L’enfant avait grandi.

Il était devenu homme, sans que jamais son père eût eu à se plaindre ou même à lui adresser un léger reproche ; aussi adorait-il son fils ; celui-ci, il le savait, avait pour lui une profonde affection.

Tous deux vivaient côte à côte, se complétant l’un par l’autre et, à eux deux, formant toute leur famille.

Risquerait-il de perdre sans retour l’affection de ce fils si aimé et si indispensable à son bonheur, en le contraignant de se courber sous sa volonté, dans l’acte le plus sérieux de la vie d’un homme, puisqu’il s’agit alors de son avenir et de son bonheur ?

Le docteur connaissait, mieux que personne au monde, le caractère de son fils.

Il savait quelle lave brûlante cachaient les apparences paisibles du jeune homme, doux et même peut-être trop timide dans la vie habituelle.

Il savait de quelle volonté de fer, de quelle invincible opiniâtreté il était doué.

Julian romprait, mais il ne plierait pas.
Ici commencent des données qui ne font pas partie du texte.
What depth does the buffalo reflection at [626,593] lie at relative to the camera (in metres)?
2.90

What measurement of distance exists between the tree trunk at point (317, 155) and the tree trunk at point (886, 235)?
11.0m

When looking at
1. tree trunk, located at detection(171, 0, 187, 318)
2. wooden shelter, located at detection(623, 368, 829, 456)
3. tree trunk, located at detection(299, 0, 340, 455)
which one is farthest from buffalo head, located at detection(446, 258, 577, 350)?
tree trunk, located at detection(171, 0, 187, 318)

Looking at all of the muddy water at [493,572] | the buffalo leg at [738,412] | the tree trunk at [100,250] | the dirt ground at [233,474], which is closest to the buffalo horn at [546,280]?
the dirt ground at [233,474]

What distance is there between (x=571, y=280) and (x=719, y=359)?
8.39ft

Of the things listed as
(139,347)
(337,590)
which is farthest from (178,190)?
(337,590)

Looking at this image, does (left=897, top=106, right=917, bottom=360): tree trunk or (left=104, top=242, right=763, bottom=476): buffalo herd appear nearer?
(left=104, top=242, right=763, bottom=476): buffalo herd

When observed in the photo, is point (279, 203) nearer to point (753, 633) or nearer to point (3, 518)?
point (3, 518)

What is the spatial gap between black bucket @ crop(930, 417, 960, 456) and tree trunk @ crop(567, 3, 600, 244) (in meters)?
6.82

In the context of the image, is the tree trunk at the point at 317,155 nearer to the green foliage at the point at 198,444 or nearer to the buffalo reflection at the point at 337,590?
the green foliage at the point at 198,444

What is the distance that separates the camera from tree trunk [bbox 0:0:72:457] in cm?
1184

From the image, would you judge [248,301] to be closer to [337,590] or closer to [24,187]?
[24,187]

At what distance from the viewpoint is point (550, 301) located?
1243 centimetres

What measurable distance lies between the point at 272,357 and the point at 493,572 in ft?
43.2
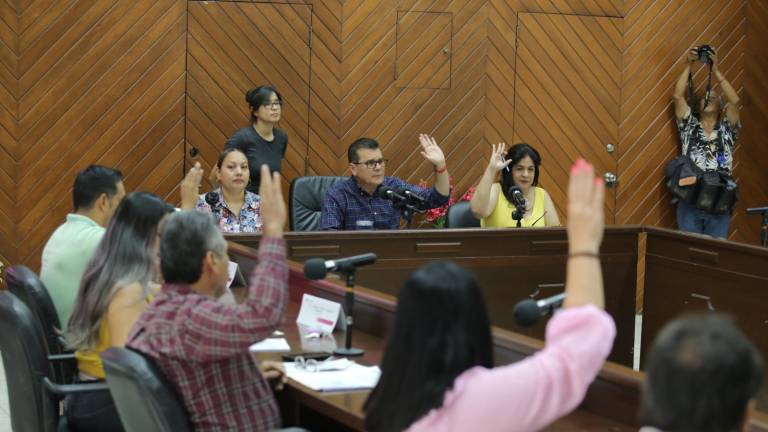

Quelle existence serait alors celle de ces deux hommes ? Deviendraient-ils donc ennemis ? La haine et la défiance remplaceraient-elles l’amitié et la confiance ?

Cette pensée cruelle faisait courir des frissons dans les veines du docteur et lui serrait le cœur comme dans un étau.

Il avait rêvé pour son fils un beau mariage ; mais cette union si longtemps caressée, avantageuse comme fortune, offrait-elle les conditions de bonheur qui doivent surtout être recherchées dans un mariage ? Non, puisque son fils aimait une autre femme.